Top of GIVEN INFORMATION
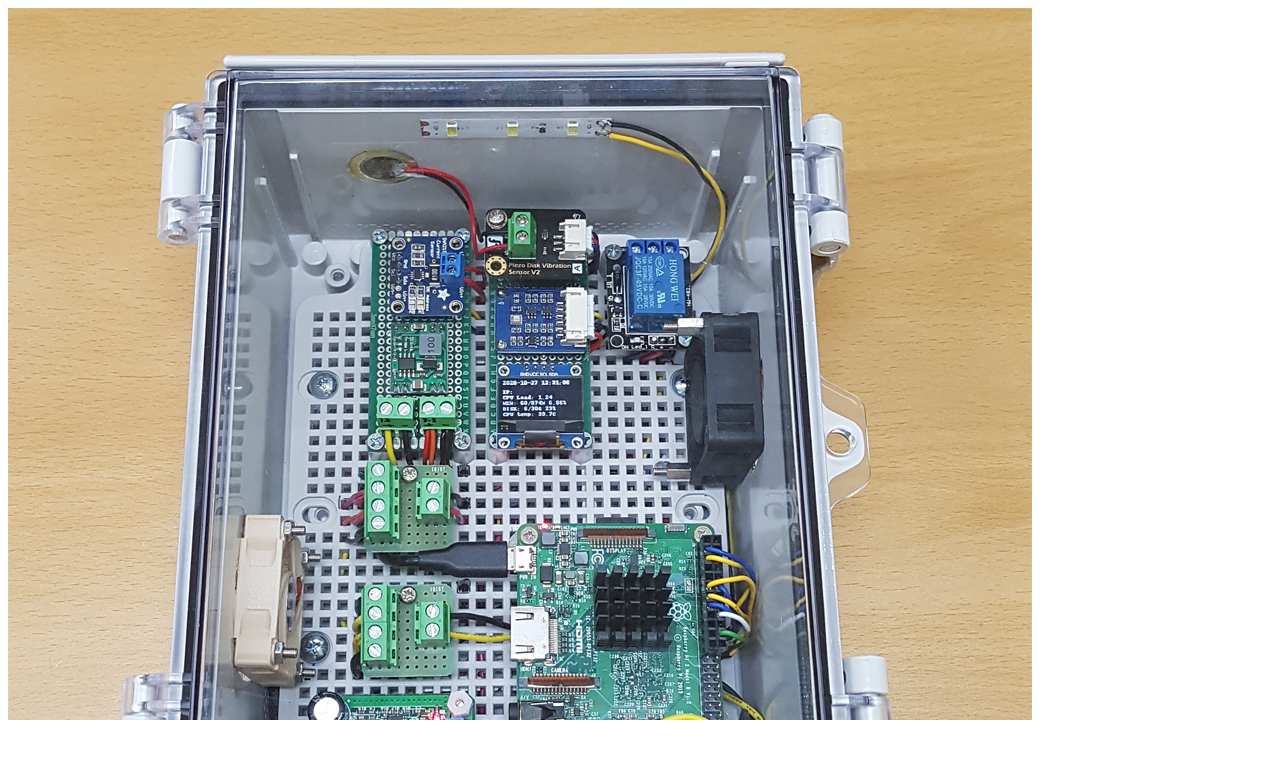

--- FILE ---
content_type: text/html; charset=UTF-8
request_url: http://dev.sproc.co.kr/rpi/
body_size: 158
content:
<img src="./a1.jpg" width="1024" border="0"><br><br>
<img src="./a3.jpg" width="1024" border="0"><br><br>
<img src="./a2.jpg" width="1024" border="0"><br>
Bottom of GIVEN INFORMATION
Top of GIVEN INFORMATION
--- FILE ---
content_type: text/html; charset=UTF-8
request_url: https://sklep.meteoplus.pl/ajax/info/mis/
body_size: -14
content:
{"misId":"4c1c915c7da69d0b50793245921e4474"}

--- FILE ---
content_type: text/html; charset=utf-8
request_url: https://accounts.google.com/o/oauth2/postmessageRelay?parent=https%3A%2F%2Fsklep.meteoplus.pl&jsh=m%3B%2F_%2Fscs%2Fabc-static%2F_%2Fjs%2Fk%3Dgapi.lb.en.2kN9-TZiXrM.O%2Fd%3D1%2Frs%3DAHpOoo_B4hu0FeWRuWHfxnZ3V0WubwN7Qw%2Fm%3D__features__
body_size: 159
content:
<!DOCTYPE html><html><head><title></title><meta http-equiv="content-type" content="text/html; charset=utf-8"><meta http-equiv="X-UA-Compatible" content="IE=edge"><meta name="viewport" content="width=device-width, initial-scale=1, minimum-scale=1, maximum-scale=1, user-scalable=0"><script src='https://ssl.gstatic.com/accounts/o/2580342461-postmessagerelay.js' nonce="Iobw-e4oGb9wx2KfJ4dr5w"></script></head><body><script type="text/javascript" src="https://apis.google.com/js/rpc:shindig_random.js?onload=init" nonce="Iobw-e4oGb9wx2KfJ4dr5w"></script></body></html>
Bottom of GIVEN INFORMATION
Top of GIVEN INFORMATION
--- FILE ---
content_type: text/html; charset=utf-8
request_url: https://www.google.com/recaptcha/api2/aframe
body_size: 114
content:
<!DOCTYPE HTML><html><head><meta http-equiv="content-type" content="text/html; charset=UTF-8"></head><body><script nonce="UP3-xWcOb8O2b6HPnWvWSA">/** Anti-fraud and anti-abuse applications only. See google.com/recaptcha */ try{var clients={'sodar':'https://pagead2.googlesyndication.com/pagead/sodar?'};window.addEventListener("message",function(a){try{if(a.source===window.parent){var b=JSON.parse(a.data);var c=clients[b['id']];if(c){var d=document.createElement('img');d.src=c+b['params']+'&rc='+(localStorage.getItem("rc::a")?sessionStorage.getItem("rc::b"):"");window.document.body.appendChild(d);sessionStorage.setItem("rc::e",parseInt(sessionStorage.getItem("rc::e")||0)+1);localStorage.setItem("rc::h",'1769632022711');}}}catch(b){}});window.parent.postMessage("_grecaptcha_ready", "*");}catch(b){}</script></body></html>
Bottom of GIVEN INFORMATION
EXERCISE:
From the records, copy out each line that includes the string "meteoplus".

TASK RESPONSE:
request_url: https://sklep.meteoplus.pl/ajax/info/mis/
request_url: https://accounts.google.com/o/oauth2/postmessageRelay?parent=https%3A%2F%2Fsklep.meteoplus.pl&jsh=m%3B%2F_%2Fscs%2Fabc-static%2F_%2Fjs%2Fk%3Dgapi.lb.en.2kN9-TZiXrM.O%2Fd%3D1%2Frs%3DAHpOoo_B4hu0FeWRuWHfxnZ3V0WubwN7Qw%2Fm%3D__features__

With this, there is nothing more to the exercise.